Письменное задание 1: Выпишите без изменений отрывок из текста о поэзии, начиная с места, где стоят слова «Немного о поэзии: Юрий», и заканчивая словами «тех, кто пишет...».
Письменное задание 2: Определите, согласуется ли с текстом о поэзии каждое утверждение, и подтвердите ответ «да» или «нет» точной цитатой из текста: (а) быть поэтом сегодня значит вдыхать воздух свободы; (б) на сегодняшнего поэта давят своды дворцов; (в) в заголовке названы четыре автора.

Фрагмент документа:
Немного о поэзии: Юрий Беридзе, Михаил Кошкош, Игорь Некрасов
Мы живем в честное время, когда честно говорят - поэзия не нужна! Сегодня быть поэтом - быть вольноотпущенником, вдыхать воздух свободы и социальной невостребованности. Когда не давят своды дворцов и шум ярмарочной площади, можно и не подгонять слова в созвучия. Можно просто - не писать. О тех, кто пишет...

Исходные данные:
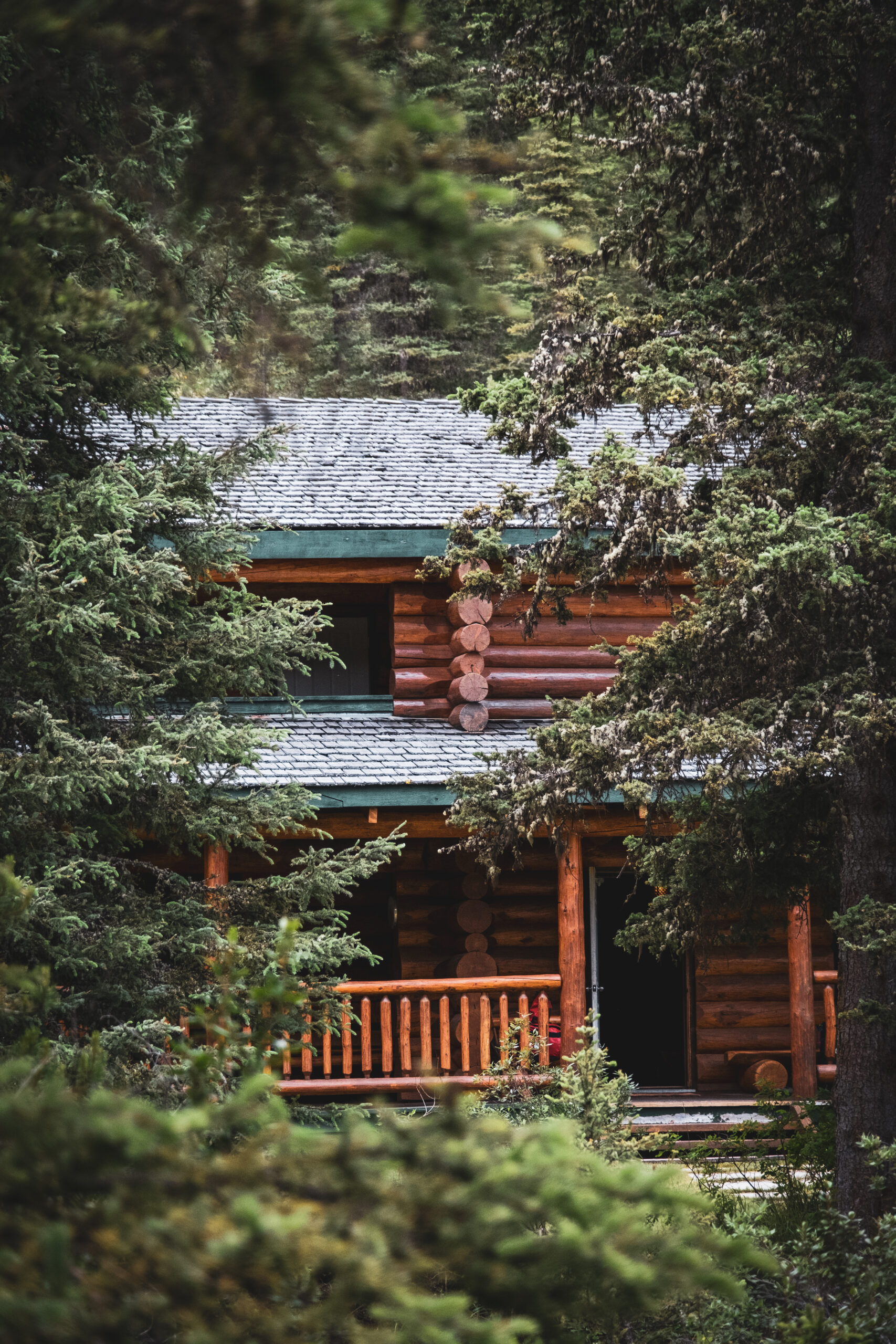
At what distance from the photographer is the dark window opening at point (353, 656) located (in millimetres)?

...

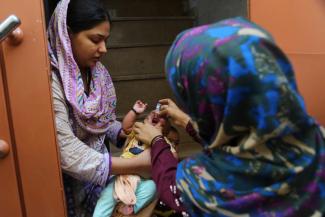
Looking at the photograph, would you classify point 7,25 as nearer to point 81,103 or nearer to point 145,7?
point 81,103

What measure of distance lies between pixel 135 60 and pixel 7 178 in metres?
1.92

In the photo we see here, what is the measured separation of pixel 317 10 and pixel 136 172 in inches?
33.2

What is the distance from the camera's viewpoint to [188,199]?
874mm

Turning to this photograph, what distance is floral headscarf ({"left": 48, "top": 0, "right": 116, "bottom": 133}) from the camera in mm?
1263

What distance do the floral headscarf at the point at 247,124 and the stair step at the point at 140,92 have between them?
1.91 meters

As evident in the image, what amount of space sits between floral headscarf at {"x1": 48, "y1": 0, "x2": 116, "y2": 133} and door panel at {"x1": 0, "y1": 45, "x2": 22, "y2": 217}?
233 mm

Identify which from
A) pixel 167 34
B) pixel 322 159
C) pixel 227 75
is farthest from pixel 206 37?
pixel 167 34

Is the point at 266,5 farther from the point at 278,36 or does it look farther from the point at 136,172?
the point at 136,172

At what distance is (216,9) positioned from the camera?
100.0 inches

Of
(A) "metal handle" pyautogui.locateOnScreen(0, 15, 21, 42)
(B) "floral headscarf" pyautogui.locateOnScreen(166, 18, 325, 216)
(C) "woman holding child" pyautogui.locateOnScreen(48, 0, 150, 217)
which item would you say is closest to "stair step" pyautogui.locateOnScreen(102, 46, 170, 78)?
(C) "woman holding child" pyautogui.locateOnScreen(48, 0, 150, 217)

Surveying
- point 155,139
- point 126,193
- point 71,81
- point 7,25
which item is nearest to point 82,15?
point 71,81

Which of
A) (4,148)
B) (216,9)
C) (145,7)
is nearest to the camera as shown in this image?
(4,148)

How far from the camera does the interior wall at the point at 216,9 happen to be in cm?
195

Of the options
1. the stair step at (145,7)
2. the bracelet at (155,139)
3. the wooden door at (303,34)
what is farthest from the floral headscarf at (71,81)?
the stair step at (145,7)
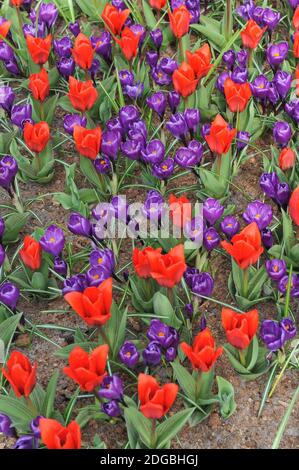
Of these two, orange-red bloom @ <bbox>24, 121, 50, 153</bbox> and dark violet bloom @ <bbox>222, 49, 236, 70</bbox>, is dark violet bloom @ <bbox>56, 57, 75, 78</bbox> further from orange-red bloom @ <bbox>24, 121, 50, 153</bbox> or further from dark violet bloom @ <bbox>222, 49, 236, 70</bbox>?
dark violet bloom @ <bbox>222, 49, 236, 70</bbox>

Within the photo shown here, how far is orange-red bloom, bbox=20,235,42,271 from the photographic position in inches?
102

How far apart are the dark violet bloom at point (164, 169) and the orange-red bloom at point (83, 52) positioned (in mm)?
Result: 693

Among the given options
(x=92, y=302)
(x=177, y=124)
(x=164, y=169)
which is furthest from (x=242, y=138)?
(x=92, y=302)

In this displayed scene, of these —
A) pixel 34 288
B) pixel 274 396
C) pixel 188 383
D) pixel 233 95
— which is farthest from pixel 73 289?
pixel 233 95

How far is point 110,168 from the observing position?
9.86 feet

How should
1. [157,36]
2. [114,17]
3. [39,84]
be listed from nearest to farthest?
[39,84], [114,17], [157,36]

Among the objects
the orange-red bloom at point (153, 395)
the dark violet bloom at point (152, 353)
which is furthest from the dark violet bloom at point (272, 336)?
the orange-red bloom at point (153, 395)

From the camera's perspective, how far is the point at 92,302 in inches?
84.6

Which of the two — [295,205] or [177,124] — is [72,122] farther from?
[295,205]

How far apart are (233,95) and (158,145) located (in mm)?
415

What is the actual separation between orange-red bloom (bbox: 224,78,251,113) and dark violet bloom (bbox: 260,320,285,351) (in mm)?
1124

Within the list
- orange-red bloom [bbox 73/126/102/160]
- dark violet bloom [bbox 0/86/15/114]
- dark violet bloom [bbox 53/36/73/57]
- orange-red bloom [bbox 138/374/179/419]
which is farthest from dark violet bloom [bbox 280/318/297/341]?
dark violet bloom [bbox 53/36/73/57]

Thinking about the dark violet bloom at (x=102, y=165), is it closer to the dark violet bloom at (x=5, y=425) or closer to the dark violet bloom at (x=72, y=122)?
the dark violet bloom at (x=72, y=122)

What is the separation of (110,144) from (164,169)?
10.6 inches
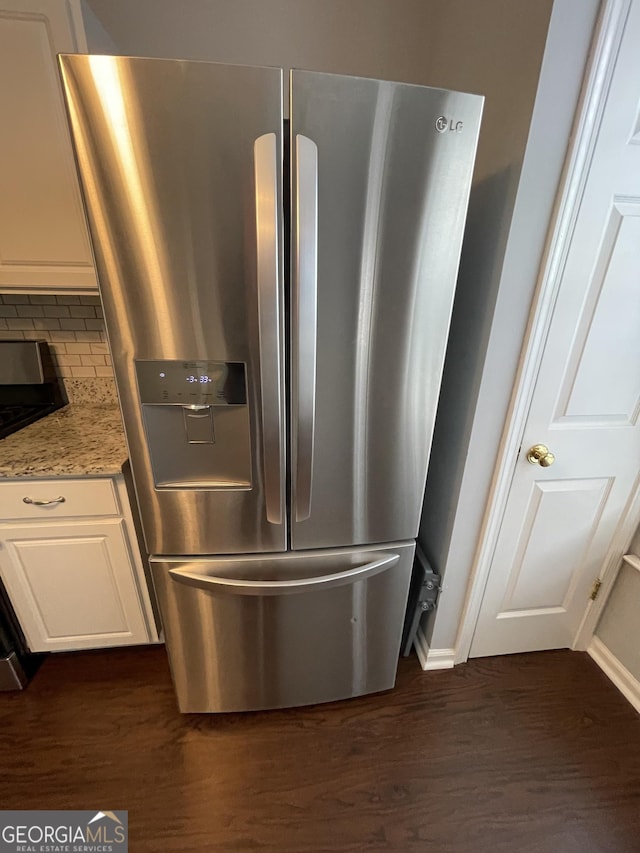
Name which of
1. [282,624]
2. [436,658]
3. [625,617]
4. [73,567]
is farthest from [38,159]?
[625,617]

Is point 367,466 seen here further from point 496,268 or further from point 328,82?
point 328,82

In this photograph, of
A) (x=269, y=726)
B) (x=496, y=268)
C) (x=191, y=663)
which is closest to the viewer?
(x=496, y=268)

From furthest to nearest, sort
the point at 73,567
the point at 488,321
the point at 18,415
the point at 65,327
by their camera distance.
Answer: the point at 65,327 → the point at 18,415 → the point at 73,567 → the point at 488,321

* * *

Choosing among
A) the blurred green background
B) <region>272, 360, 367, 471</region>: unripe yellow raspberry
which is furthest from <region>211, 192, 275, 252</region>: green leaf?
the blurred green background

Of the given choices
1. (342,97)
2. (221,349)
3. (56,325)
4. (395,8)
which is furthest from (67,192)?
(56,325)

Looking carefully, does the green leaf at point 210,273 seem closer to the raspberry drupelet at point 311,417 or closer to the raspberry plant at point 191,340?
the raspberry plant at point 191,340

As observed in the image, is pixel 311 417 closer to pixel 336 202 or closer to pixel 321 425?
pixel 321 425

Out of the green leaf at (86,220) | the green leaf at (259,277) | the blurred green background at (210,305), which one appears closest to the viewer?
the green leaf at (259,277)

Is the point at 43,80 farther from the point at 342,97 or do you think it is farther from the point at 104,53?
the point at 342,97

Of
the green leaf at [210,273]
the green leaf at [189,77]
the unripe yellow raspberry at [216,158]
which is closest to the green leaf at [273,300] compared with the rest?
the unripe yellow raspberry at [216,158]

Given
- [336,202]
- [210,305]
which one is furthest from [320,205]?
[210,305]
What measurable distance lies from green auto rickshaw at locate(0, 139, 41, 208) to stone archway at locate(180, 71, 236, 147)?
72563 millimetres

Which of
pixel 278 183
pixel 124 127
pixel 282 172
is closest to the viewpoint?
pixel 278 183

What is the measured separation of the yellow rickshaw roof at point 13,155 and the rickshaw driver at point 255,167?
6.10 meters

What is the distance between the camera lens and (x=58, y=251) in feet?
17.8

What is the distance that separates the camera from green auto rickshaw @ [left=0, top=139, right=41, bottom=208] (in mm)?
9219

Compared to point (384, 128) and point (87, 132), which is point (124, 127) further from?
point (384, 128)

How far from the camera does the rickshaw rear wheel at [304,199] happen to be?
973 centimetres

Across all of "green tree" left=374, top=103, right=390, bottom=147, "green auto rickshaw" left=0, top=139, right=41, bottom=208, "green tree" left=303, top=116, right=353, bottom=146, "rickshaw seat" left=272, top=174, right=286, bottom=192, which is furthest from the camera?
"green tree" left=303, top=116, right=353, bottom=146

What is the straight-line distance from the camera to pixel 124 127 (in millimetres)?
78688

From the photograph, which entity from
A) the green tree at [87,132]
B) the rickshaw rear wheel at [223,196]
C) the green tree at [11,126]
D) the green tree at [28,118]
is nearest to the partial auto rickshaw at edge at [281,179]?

Решение 1:
Немного о поэзии: Юрий Беридзе, Михаил Кошкош, Игорь Некрасов
Мы живем в честное время, когда честно говорят - поэзия не нужна! Сегодня быть поэтом - быть вольноотпущенником, вдыхать воздух свободы и социальной невостребованности. Когда не давят своды дворцов и шум ярмарочной площади, можно и не подгонять слова в созвучия. Можно просто - не писать. О тех, кто пишет...

Решение 2:
(а) Да: «Сегодня быть поэтом - быть вольноотпущенником, вдыхать воздух свободы и социальной невостребованности».
(б) Нет: «Когда не давят своды дворцов и шум ярмарочной площади».
(в) Нет: «Юрий Беридзе, Михаил Кошкош, Игорь Некрасов».